Decide whether each statement agrees with the article on Hodl Hodl's lending service, giving yes or no and quoting the deciding words from the article. 1. Borrowers can keep their collateral locked for as long as two years. 2. Hodl Hodl will act as custodian of the bitcoin put up as collateral. 3. BlockFi has $1.75 billion worth of assets under its management.

───── EXTRACT

Non-Custodial Bitcoin Exchange, Hodl Hodl, Launches Lending Service Without KYC
Hodl Hodl, a non-custodial Bitcoin exchange, is launching a KYC-free lending product for its customers. The exchange claims that its lending product would be the first truly decentralized finance (DeFi) product.
The exchange would start lending USDC, PAX, USDT, and DAI stablecoins via peer-to-peer lending. The users would be required to put their bitcoin up as collateral to access the stablecoins and the collateral period ranges from one day to a full year. Apart from offering the flexible collateralization period, the platform does not ask for any form of KYC details to access their services.
Crypto Lending Services On the Rise Since 2018
In the past couple of years, crypto lending services have seen a significant boom, especially after the rise of venture-backed firms such as BlockFi and Genesis Capital. Genesis currently boasts of $1.4 billion in outstanding loans, while BlockFi currently has $1.75 billion worth of assets under its management.
Hodl Hodl CEO Max Keidun commented on the idea behind launching a KYC-free lending service and said,
“Hodl Hodl is trying to build true P2P lending in bitcoin. Almost all (if not all) existing lending platforms are centralized, require KYC, don’t allow you to play by your own rules.”
Another thing that Hodl Hodl is actively highlighting is that it would not be the custodian of the assets put in collateral. Instead, borrowers would lock their bitcoin's in two-out-of-three multisig escrows. The borrowers can get back their collateralized bitcoin by repaying the stablecoins with interest.
Stefan Jespers, a Belgium-based bitcoin advocate, commented on the growing trend of lending services in decentralized space and said,
“If you have some stablecoins laying around that you aren’t using, it’s a nice way to make some extra money with it. And you know beforehand what the interest rate will be.
With most other products on the market, those rates can change frequently; here, it’s locked for the entire duration.”

──────────
───── DATASET CONTENT

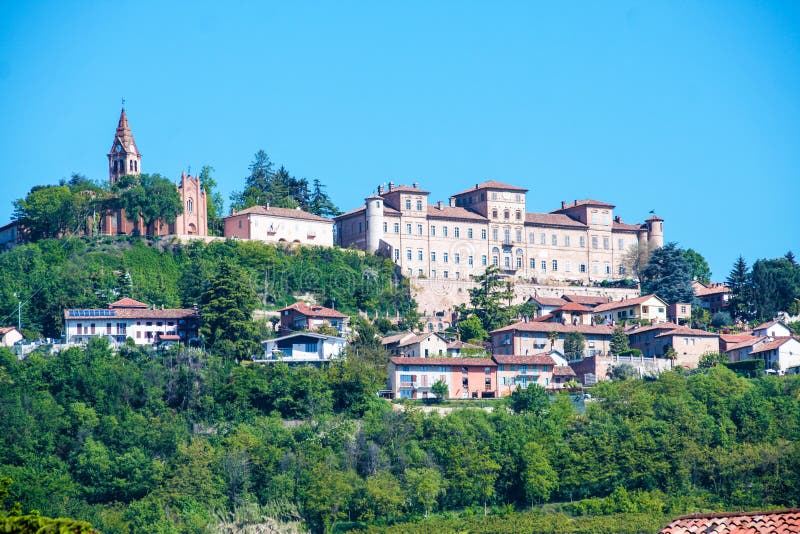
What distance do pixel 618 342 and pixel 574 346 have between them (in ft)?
7.68

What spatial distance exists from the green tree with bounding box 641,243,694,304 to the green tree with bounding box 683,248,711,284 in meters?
5.70

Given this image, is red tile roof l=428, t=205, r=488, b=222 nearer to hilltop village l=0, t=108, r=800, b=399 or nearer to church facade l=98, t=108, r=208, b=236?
hilltop village l=0, t=108, r=800, b=399

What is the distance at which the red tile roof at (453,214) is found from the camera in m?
88.1

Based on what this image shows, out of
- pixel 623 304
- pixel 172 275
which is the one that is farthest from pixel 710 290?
pixel 172 275

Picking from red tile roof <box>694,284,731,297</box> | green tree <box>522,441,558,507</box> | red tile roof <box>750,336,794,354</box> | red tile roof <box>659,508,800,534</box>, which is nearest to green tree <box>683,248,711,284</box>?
red tile roof <box>694,284,731,297</box>

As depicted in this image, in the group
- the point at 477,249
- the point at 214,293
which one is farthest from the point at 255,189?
the point at 214,293

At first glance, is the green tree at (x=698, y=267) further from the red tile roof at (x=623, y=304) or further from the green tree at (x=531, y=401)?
the green tree at (x=531, y=401)

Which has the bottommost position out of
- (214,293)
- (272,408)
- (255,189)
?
(272,408)

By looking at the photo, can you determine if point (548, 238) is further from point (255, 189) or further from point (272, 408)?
point (272, 408)

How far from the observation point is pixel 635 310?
8094 cm

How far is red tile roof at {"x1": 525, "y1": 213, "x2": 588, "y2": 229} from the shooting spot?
9138 cm

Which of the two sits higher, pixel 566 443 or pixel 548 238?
pixel 548 238

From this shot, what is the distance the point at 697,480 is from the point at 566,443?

──────────

RESPONSE TO THIS EXERCISE:
1. No: "the collateral period ranges from one day to a full year."
2. No: "it would not be the custodian of the assets put in collateral."
3. Yes: "BlockFi currently has $1.75 billion worth of assets under its management."